Smith may be an unorthodox run-scorer but he is currently
top of the Test batting rankings and Root, a more classical stylist, is second
in that table.
Shoring up a fallible top order is something both Smith,
with assistance from David Warner, and Root, backed up by a left-handed opener
of his own in Alastair Cook, have got used to in recent months.
If either star batsman struggles for runs, it is liable to
damage their team's prospects and add to the pressure that confronts most
captains in an Ashes series.
At 28, Smith is two years older than Root and the more
experienced captain, having led Australia in 26 Tests, whereas Root has just
come off his first home season as skipper. After series wins over South Africa
and the West Indies, the Ashes is the Yorkshireman's first overseas tour at the
Neither of the two captains is known for especially unusual
tactics, while they've each shown it is possible to play aggressive cricket
without resorting to over-the-top 'sledging', verbal abuse.
When Smith was recalled to the Australia side during the
2010-2011 Ashes series, he said: "I've been told that I've got to come
into the side and be fun."
That led to mocking taunts of "Tell us a joke,
Smithy" from England when he came out to bat.
He was dropped soon afterwards but fought his way back into
the Australia side during the 2013-2014 Ashes.
At this stage, Smith had only gone beyond 50 six times in 28
Test innings, and averaged 33. But the third Test at Perth saw Smith compile
his maiden Test hundred and he has not looked back since, with his ability to
improvise shots on the leg side now a familiar sight.
It took Smith just 99 innings to score 20 Test hundreds, an
achievement all the more impressive given he needed 23 knocks to get his first
"I probably didn't look back and reflect on much until
my 50th Test match at the SCG (Sydney Cricket Ground) (this January against
Pakistan) and after that game the team doctor, Peter Brukner, said I am one of
three players to have played 50 Tests and averaged 60," Smith told Wisden
Cricket Monthly magazine.
"Now with 20 hundreds, and hopefully a lot more cricket
in front of me, it would be nice to get up there."
Root once had a reputation for being "cheeky", but
that doesn't mean he has larked around as skipper.
In August, his declaration left the West Indies needing to
score 322 runs in just over a day to win the second Test at Root's Headingley
Thanks to a brilliant unbeaten century by Shai Hope, the
West Indies pulled off a remarkable win. If Root proved too reliant on James
Anderson and Stuart Broad come the last day, there was hardly any criticism of
his declaration when he made it.
Since then occasional off-spinner Root has had to deal with
losing vice-captain Ben Stokes after the all-rounder remained in England
following a late night fracas outside a Bristol nightclub.

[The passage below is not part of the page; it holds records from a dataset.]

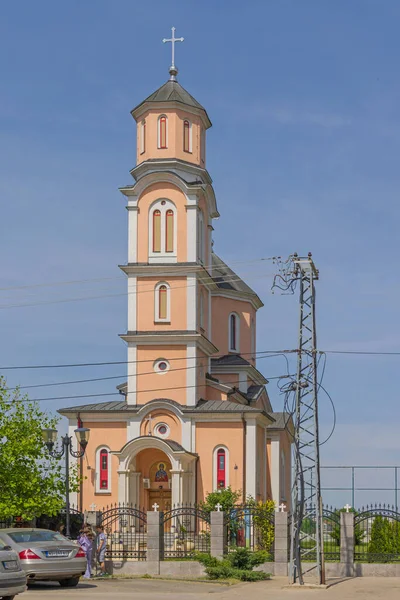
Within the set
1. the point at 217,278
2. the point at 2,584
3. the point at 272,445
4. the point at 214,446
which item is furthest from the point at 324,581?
the point at 217,278

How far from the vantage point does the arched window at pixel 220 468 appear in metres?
45.2

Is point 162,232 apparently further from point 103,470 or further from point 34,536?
point 34,536

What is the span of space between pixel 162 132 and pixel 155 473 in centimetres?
1531

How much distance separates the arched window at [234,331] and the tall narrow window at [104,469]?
38.6ft

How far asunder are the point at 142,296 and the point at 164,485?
8.35m

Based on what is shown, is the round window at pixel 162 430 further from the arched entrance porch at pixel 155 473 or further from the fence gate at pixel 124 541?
the fence gate at pixel 124 541

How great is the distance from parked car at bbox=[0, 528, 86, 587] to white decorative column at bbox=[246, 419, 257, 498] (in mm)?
22616

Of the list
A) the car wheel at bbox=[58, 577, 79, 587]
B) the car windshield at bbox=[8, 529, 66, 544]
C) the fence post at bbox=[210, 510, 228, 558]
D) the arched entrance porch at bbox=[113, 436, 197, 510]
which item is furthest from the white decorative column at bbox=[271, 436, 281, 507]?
the car windshield at bbox=[8, 529, 66, 544]

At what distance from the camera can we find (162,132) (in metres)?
47.7

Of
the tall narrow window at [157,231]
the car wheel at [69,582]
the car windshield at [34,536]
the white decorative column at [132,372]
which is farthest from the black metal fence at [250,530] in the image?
the tall narrow window at [157,231]

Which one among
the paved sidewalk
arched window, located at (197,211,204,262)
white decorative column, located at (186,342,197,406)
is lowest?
the paved sidewalk

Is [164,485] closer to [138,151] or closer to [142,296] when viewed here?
[142,296]

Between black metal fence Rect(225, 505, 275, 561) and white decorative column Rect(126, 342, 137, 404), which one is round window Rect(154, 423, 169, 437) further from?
black metal fence Rect(225, 505, 275, 561)

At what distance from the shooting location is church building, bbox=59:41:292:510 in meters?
45.3
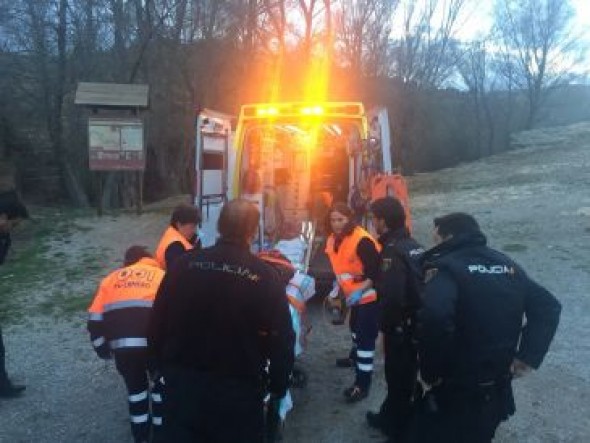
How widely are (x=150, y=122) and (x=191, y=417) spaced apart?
18.9 meters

Root has scored 1 059 runs in 10 Tests this year ahead of
the Ashes, including three hundreds.
He has arrived in Australia desperate to atone for a poor
first tour Down Under in 2013-2014, when England were thrashed 5-0 and Root was
dropped for the final Test.
"I think one thing for me (this time) will be making
sure the game is played at my pace, trying to be nice and calm and collected
out in the middle - and feel really ready for that aspect of Test cricket,
which you do experience here in Australia," said Root.